An important consideration to take into account when comparing forex brokers is how they execute customer transactions and whether or not they take the other side of each order and transaction you deal through them. In practice, just about all forex brokers will operate under one of the five common broker business models. Since the differences between these models mean brokers might have substantially variable order execution methods, it pays to understand how each of these models works so that you can select the best order execution method to suit your forex trading business.

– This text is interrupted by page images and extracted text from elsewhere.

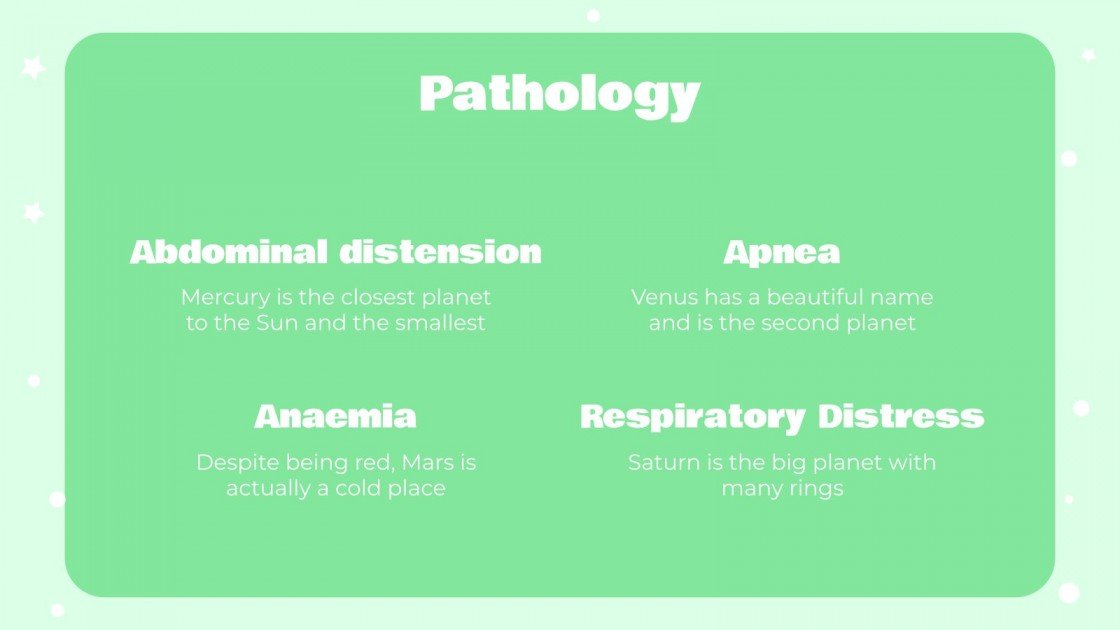 Pathology

Abdominal distension

Mercury is the closest planet to the Sun and the smallest

Apnea

Venus has a beautiful name and is the second planet

Anaemia

Despite being red, Mars is actually a cold place

Respiratory Distress

Saturn is the big planet with many rings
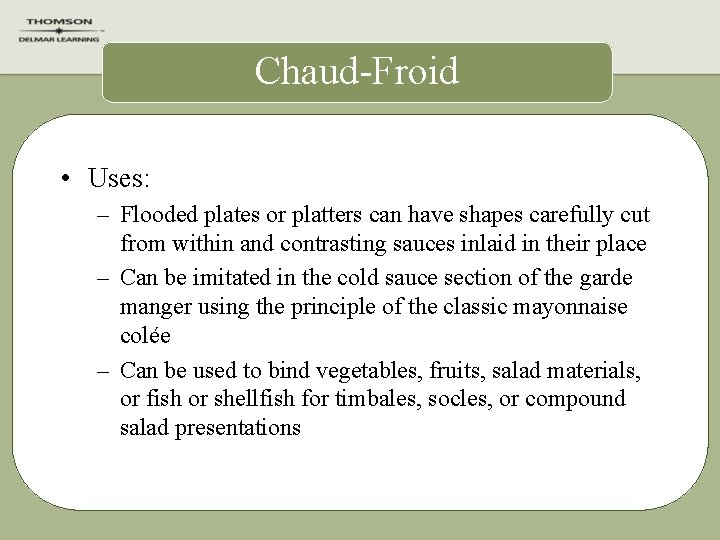 THOMSON
DELMAR LEARNING

Chaud-Froid

• Uses:
– Flooded plates or platters can have shapes carefully cut from within and contrasting sauces inlaid in their place
– Can be imitated in the cold sauce section of the garde manger using the principle of the classic mayonnaise colée
– Can be used to bind vegetables, fruits, salad materials, or fish or shellfish for timbales, socles, or compound salad presentations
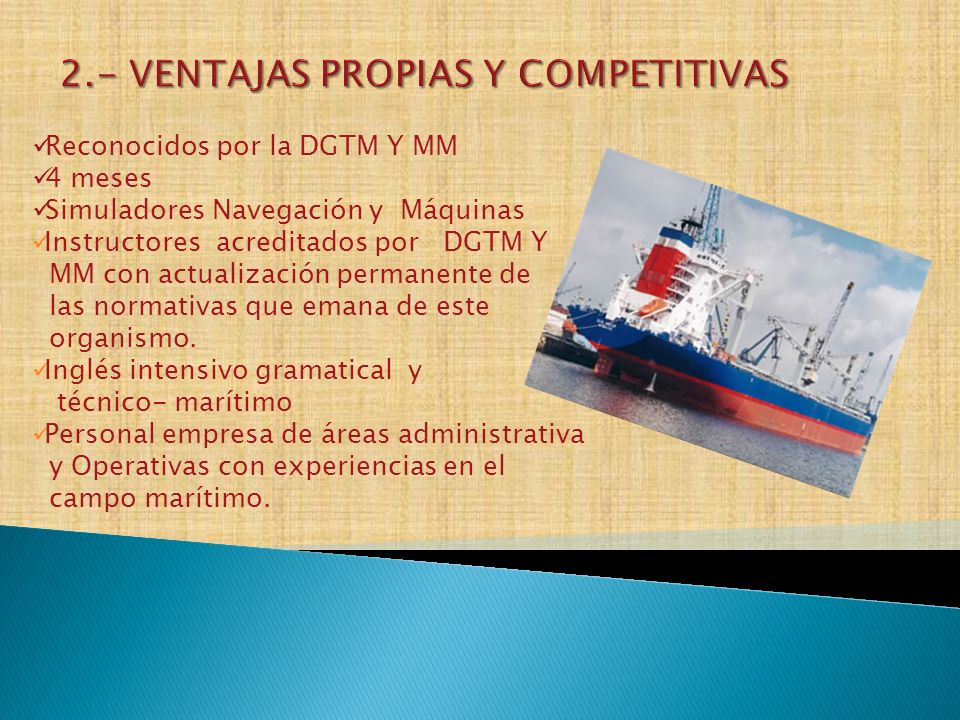 2.- VENTAJAS PROPIAS Y COMPETITIVAS

✓Reconocidos por la DGTM Y MM
✓4 meses
✓Simuladores Navegación y Máquinas
✓Instructores acreditados por DGTM Y MM con actualización permanente de las normativas que emana de este organismo.
✓Inglés intensivo gramatical y técnico- marítimo
✓Personal empresa de áreas administrativa y Operativas con experiencias en el campo marítimo.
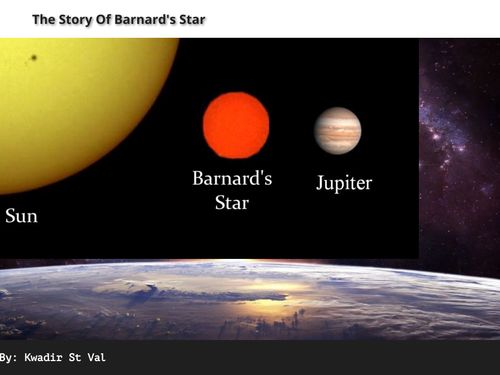 The Story Of Barnard's Star

Sun

Barnard's Star

Jupiter

By: Kwadir St Val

The acronym ECN stands for "Electronic Communication Network", it is used to show that a broker is connected to an electronic trading system where several liquidity providers offer competing buy and sell bids. STP denotes a Straight-Through-Processing model, which means that the broker does not intervene in the execution of orders, all trading is done automatically and electronically at the greatest possible speed and without any human intervention (No Dealing Desk - NDD). A market maker broker can also fall into the STP category if execution is carried out by software and not manually by the broker.
A big share of the foreign exchange trading companies is market makers and banks. The responsibilities of a market maker include both buying and selling from his or her client. Market makers are remunerated through selling similar products to different clients but at different prices. They also benefit from being able to allow assets to be purchased at stable prices, that is, by providing market liquidity which in turn boosts trade. Unlike an ECN/STP broker, a Market Maker does not always cover its clients' positions with liquidity providers, so it is obliged to pay its clients' winning trades using its own money or the money of its losing clients, in other words its clients' profits are losses for the broker.
When you open a live account with a market maker broker, indeed you are trading with the broker, not with the real world wide currency market. The market is the broker itself. Although the currency pairs prices are almost the same as the other brokers, on a market maker platform, your orders never go beyond the brokers computers and you trade inside the brokerage firm. So, if you make profit, the broker has to pay it. And, the money you lose goes to the broker’s pocket. It means your profit is the broker’s loss, and vice versa.
It is not bad and illegal to be a market maker broker. What is bad (or maybe illegal depend on who writes the rules) is trying to make the traders lose. Market maker brokers can make a decent amount of money because more than 95% of the traders lose on their own without having to make them lose. However, the problem comes when market maker brokers get greedy and try to make more money within a shorter time. So they manipulate all traders’ positions, no matter if they are winning or losing traders. Of course, they do their best to stop the winning traders and make them close their account and leave.